01 November 2016, Tuesday

Lawyers from Russian Justice Initiative sent to the ECHR a response to the Russian Government memorandum on the case of Leyla Muruzheva, who has not had her children returned to her even after a court ruled in her favour.

Leyla Muruzheva lives and works in Moscow and has two children. She and her former husband had two children. The couple officially divorced in March 2014, but failed to reach an agreement on with whom the two children would live. In January 2014, Muruzheva’s former husband took the children to Ingushetia, where he left them with his parents, and himself returned to Moscow. The son was 4.5 years’ old and the daughter 1.5 years’ old at the moment they left for Ingushetia. In March 2014, Leyla Muruzheva applied to the court to get a decision on where the children should live. Seeing the failure of her attempts to restore contact with the children, Muruzheva turned to Russian Justice Initiative for help. The ECHR communicated the application filed by Russian Justice Initiative on Muruzheva’s case under the priority policy in May 2016.
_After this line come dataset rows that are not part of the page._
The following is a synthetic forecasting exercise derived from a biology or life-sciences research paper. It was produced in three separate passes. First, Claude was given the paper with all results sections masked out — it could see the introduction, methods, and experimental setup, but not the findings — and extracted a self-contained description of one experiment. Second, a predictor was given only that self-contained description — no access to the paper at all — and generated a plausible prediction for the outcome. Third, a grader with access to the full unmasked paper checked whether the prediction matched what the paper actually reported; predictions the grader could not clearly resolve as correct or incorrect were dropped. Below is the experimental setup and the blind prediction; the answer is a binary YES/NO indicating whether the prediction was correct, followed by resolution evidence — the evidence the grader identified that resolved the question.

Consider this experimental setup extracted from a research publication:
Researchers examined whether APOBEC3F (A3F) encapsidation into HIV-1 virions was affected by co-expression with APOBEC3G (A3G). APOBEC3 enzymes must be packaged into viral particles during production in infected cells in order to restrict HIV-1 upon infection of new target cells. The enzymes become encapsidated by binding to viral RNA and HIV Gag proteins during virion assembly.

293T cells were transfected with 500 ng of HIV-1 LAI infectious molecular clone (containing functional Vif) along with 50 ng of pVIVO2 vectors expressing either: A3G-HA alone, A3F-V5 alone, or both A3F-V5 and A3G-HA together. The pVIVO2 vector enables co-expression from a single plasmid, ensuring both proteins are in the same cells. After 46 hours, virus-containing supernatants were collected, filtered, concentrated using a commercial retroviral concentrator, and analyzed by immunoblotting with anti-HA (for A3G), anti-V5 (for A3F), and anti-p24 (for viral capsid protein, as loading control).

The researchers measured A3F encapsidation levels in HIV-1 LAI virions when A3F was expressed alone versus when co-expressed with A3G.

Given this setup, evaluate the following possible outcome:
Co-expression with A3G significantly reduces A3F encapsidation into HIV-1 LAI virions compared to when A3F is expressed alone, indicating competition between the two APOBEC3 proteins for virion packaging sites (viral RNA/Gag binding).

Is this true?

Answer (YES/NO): NO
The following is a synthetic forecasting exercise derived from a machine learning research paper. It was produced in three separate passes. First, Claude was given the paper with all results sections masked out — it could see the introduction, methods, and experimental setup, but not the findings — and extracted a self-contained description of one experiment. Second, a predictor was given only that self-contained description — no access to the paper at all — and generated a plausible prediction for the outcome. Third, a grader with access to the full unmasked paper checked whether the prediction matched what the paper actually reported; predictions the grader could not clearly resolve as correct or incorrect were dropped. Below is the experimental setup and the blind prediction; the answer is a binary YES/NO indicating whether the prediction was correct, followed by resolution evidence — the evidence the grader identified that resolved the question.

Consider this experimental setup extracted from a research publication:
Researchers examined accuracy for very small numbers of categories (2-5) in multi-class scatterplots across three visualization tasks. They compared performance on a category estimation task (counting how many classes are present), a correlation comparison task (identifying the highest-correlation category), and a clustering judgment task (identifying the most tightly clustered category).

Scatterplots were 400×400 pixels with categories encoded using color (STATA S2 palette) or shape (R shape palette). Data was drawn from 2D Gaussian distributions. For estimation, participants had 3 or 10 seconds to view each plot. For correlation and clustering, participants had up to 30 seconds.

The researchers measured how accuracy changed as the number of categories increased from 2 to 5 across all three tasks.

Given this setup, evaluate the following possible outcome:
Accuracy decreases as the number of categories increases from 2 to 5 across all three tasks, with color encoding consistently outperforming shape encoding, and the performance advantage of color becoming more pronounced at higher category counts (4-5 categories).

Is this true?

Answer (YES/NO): NO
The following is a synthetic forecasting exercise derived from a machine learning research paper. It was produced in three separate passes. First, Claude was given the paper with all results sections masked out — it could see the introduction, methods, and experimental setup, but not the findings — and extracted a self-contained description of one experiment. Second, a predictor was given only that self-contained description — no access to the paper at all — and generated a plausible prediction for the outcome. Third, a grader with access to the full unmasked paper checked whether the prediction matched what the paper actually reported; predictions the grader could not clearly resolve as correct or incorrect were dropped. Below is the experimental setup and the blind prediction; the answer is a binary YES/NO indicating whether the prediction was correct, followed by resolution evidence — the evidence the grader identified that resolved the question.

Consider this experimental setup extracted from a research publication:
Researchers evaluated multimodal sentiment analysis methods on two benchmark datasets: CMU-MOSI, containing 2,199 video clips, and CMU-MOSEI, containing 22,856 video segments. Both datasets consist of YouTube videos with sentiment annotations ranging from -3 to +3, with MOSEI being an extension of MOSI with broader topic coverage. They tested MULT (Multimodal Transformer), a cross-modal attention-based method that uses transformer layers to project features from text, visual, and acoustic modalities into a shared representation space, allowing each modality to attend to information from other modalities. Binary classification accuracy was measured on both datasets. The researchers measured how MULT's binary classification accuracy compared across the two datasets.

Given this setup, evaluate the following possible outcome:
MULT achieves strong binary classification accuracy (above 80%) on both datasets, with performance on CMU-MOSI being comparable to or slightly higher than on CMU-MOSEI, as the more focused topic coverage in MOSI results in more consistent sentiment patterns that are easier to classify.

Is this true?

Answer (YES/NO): YES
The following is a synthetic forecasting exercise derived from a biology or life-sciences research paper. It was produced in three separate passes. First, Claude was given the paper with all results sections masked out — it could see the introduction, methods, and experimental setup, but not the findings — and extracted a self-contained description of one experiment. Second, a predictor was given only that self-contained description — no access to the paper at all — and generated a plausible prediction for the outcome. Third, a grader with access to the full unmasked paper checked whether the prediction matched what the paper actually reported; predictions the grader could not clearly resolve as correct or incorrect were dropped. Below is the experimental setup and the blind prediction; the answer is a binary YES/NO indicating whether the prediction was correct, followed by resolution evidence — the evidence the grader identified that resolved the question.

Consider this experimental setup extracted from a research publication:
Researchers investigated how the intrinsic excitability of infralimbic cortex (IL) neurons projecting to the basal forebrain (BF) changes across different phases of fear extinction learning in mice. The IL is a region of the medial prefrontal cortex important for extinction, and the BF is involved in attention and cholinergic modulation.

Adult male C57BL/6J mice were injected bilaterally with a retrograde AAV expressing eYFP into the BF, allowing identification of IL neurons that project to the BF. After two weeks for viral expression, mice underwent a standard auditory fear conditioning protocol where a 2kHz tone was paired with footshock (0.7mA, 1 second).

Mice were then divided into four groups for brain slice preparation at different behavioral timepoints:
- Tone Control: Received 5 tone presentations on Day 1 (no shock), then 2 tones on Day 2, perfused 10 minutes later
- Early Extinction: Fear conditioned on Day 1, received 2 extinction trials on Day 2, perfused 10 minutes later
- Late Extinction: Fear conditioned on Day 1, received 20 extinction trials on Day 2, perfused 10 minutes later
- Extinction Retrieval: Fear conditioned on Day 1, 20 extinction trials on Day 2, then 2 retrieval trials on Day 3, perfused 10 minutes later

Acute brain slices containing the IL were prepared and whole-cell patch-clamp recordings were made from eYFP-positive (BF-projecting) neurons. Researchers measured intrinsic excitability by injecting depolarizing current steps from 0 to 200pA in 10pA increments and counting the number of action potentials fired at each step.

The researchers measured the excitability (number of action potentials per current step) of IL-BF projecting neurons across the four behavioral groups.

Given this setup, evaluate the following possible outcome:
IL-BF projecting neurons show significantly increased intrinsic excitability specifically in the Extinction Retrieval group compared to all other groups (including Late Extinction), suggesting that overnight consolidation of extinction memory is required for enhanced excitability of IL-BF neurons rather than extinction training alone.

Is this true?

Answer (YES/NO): NO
We received the Government’s commentaries, which included among the attached documents, among others, the explanations of the children’s father, who took them from Muruzheva”, said lawyer with Russian Justice Initiative Bike Gyulmagomedova. “His explanations state that the children are at a health resort with their grandmother and ‘new mother’. Let me recall that in June 2014, the Izmailovsky District Court ruled that the children should live with their mother, but they have not been returned to her. The bailiffs say that the children’s emotional state prevents the court decision from being executed. The children’s reaction is understandable, given their age (four and eight), the length of time they have been separated from their mother (more than two-and-a-half years now), and the hostile attitude their father and his parents, who are effectively raising the children now, take towards their mother. We think that in this case, the Russian authorities did not take all the timely action that we would have expected of them to ensure the court decision’s enforcement, and in this way, they violated the applicant’s right to respect for her family life, guaranteed in Article 8”.